In essence, as a listener, I find it hard to identify from noise without explicit context whether it actively destabilises or merely represents destabilisation. That’s the crux here: on the first spin, without having read the manifesto, I quite liked the music, but it didn’t really stand apart from the average noise release by essence. More ambitious and ontological interpretations emerged only after reading the manifesto.
So, let’s attempt to answer the question posed previously. The manifesto does make me engage with the music on a different, more active level. In this sense: yes. But this is applicable to noise in general, not just Ars Sonitus, and the music on the CD without the manifesto doesn’t open itself up to me in a drastically different way than any other noise of similar quality. In this sense: no.
I wouldn’t be surprised if this dissonance is purposefully left an open question in the manifesto, because it does create an interesting abrasion in the listening experience. In applying the transfuturist ethos to the music, does one reduce the audial part to an object defined by the concept (“this is what the artist meant”)? Or does it free one from subconscious fetters of enculturation and convention, to experience and engage with noise more purely, more directly? Becoming conscious of this polarity makes the listener a more active participant, which moves them away from being a mere passive recipient – which is one of the stated aims of transfuturist bruitism.

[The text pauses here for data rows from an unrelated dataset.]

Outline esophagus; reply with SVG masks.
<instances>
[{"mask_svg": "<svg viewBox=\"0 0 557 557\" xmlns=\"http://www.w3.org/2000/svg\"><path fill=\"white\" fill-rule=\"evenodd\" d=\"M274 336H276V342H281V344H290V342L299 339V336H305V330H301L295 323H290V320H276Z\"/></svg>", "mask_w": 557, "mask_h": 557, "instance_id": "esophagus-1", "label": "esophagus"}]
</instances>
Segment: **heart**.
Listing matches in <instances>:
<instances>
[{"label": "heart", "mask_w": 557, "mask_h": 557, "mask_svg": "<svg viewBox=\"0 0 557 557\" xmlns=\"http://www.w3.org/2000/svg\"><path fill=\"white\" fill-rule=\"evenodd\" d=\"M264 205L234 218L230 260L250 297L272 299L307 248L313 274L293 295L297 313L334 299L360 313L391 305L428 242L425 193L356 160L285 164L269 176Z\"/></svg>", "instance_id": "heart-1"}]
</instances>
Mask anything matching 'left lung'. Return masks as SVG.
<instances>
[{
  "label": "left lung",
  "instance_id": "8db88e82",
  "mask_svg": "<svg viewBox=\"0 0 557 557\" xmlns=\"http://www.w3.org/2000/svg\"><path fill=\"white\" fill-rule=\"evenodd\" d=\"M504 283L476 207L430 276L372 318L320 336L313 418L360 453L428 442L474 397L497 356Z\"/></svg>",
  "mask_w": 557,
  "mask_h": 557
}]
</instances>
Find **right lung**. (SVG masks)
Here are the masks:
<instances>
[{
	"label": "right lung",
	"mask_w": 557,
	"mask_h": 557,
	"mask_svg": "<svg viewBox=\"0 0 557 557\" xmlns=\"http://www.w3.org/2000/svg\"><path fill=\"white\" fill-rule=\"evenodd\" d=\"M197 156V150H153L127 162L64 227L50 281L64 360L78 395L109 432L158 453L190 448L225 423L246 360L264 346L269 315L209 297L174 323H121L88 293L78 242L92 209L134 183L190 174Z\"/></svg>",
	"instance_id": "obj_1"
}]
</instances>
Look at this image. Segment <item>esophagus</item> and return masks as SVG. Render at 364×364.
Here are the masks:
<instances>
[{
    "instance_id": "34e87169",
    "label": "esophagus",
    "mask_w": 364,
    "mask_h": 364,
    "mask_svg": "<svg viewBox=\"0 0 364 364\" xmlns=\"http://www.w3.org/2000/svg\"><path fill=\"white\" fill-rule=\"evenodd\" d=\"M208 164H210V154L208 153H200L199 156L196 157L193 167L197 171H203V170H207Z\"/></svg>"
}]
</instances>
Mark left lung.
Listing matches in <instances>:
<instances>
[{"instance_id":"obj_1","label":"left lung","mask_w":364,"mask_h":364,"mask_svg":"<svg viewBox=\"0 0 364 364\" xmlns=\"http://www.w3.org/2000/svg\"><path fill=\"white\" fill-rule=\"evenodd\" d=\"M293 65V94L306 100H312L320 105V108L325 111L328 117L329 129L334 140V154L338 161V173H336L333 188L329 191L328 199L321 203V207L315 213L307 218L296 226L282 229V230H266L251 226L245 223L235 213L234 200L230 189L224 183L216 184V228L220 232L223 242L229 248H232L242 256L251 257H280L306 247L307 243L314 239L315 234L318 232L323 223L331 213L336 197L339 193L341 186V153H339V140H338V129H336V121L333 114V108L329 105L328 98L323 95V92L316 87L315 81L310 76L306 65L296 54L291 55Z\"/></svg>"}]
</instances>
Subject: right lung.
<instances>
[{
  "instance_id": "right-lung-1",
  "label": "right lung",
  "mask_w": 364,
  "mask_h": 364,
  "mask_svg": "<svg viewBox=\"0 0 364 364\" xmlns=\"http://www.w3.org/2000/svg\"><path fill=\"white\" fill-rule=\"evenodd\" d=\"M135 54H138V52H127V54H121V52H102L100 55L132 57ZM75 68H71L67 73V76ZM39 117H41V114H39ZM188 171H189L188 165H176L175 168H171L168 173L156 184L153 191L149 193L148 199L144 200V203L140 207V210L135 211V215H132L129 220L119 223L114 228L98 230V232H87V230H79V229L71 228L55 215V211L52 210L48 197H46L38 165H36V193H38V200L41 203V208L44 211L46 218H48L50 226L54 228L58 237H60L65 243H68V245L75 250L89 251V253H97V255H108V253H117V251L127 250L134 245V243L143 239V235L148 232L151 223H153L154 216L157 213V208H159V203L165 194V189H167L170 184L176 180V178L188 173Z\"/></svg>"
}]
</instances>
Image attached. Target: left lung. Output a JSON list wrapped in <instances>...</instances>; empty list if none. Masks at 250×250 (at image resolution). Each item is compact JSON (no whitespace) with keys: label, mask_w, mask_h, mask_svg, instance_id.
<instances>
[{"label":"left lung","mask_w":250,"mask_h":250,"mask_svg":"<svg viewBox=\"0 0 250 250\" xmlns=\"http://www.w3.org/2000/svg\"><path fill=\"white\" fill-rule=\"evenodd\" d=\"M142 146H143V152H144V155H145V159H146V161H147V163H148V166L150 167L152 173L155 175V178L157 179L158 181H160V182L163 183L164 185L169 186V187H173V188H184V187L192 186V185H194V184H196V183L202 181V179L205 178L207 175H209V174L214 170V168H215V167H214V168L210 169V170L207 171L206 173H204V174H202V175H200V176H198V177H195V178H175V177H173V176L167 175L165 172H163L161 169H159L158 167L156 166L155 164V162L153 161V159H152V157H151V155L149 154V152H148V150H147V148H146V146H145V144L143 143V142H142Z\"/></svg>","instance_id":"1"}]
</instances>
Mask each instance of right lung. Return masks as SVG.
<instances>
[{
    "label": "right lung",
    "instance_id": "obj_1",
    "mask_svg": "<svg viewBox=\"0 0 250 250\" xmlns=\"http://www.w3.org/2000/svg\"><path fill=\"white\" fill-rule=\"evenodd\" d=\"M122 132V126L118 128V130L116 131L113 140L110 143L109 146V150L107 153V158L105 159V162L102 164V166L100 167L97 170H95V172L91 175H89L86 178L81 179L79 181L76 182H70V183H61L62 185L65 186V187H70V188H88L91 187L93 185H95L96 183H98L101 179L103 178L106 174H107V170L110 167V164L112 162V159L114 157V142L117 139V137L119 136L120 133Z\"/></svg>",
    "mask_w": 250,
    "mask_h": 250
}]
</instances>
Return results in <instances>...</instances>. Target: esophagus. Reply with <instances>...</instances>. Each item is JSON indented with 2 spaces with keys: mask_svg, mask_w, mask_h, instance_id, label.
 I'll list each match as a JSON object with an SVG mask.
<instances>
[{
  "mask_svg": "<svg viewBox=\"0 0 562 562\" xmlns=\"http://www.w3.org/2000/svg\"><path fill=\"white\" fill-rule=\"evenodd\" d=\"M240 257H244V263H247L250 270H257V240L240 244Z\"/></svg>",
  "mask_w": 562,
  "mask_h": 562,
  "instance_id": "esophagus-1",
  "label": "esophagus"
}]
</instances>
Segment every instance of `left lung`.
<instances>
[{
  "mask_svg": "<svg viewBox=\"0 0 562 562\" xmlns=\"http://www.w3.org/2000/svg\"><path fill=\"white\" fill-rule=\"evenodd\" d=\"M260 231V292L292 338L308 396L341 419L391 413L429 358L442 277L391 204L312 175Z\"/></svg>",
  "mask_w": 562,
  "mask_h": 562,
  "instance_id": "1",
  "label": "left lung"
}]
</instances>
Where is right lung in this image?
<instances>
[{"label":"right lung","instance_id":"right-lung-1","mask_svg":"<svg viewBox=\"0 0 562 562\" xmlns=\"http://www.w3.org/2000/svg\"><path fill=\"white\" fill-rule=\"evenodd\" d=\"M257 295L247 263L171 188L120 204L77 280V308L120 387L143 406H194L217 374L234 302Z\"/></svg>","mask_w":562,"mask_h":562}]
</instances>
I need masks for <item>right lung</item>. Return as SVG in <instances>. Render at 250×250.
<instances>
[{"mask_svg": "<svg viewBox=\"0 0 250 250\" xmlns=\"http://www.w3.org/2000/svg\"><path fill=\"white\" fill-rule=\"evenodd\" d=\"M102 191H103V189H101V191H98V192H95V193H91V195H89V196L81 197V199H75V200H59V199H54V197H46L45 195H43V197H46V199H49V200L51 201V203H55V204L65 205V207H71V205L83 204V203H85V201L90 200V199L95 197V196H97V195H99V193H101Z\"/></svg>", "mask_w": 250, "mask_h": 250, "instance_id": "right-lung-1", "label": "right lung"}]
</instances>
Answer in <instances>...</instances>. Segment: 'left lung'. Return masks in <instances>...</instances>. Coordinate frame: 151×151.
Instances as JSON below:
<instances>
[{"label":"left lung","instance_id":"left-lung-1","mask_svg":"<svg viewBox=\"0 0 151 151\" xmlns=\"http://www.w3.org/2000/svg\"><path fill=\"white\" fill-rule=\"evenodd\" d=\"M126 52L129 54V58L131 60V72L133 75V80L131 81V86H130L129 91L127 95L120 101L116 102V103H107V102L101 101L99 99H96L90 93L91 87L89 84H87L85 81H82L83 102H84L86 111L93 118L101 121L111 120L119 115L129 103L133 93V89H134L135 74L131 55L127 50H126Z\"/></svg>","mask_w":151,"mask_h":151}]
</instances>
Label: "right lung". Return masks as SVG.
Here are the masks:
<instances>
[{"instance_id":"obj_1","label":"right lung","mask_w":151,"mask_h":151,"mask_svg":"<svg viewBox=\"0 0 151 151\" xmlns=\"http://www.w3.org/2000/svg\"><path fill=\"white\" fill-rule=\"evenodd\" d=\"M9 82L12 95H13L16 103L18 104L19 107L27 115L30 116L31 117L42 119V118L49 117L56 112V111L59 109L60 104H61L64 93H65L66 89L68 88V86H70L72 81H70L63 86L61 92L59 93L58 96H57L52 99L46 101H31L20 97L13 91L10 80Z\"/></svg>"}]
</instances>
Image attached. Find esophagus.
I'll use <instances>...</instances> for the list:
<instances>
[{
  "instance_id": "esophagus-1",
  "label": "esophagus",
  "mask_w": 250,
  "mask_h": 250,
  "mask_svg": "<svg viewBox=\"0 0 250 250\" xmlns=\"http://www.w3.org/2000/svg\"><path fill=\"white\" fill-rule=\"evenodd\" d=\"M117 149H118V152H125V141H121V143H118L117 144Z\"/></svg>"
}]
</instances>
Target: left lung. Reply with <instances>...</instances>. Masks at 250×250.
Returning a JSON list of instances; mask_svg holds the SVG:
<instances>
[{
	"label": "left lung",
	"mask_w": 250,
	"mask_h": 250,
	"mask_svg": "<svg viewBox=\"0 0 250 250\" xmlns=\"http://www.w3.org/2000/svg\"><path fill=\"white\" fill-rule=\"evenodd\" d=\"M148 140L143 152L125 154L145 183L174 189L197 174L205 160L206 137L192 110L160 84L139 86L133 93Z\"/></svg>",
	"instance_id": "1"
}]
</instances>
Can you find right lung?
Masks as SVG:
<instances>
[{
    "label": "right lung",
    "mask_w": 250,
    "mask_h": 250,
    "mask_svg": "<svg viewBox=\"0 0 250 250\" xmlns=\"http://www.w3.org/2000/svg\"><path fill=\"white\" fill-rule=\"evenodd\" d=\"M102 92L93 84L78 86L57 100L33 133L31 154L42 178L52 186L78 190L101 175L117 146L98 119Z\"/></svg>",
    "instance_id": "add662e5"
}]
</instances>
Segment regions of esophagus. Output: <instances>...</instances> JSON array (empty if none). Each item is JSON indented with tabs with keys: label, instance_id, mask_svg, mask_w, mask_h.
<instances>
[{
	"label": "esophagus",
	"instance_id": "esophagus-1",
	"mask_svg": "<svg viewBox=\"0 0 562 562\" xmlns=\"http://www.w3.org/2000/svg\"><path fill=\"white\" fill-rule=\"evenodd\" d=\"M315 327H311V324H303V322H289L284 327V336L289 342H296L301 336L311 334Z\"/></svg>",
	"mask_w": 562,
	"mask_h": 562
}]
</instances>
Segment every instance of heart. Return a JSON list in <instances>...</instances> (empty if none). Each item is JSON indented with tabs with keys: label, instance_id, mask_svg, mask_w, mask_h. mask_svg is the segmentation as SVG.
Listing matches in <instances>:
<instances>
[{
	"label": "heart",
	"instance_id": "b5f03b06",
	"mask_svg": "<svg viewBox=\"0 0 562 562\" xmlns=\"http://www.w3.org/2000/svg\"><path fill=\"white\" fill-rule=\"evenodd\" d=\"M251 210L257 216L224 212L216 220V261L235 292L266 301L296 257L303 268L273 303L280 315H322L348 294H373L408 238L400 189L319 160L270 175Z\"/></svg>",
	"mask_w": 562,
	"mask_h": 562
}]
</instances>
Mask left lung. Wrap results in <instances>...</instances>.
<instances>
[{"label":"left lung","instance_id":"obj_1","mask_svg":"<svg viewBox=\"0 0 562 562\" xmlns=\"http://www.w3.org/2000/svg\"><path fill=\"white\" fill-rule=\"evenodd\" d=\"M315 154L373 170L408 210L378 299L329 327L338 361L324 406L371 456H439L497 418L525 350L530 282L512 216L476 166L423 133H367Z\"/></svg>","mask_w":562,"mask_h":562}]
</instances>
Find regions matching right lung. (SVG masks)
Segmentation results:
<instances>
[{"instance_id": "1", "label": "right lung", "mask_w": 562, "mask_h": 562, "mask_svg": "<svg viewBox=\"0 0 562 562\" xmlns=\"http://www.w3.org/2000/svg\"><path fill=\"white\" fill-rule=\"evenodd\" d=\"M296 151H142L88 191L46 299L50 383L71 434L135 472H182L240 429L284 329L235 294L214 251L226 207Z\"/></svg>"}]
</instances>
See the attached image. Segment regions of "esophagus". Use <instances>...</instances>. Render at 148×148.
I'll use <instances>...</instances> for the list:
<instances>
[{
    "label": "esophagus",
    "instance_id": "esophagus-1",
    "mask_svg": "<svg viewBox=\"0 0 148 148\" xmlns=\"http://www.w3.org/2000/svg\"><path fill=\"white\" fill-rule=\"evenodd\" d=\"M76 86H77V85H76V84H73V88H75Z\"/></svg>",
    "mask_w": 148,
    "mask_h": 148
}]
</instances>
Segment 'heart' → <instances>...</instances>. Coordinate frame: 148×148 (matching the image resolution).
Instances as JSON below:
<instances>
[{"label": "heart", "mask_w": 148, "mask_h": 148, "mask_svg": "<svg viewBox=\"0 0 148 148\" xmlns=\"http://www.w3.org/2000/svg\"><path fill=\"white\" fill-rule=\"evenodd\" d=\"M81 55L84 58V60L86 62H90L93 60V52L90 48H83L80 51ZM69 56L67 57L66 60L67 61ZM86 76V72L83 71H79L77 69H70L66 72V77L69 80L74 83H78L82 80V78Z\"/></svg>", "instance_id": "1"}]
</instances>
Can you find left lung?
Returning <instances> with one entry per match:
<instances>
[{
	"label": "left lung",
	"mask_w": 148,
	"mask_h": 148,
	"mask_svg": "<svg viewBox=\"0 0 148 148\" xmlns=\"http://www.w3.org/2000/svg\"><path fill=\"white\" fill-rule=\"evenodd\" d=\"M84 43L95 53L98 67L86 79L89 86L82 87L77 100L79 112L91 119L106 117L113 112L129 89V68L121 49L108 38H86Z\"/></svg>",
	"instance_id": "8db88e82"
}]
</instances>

As proven by the amount of words I’ve minced, both as text, music and idea, the Transfuturist Bruitism Manifesto is definitely something for the more philosophically or metaphysically inclined noise listener to get acquainted with. In detailing a new, even radically new way of approaching both creation and consumption of noise, it doesn’t exactly present easy or straightforward ideas, but it does it in lucid and confident writing that is sure to provoke thoughts.
Of course, one can also ignore the whole philosophical framework and listen to Transfuturist Bruitism Manifesto as just a good noise album in really nice packaging. In a sense, this too is important. Audio reductible to mere accompaniment easily comes across as an aferthought, which would appear to be against the spirit of the manifesto, context dictating form. But it would be a bit of a waste to do so, considering the manifesto is a conceptually ambitious work. However, as discussed above, it is questionable whether on its own the music communicates on a subliminal, transcendent level the same as the manifesto does in plain words – the tension remains.
(All rights to have completely misconstrued the manifesto reserved.)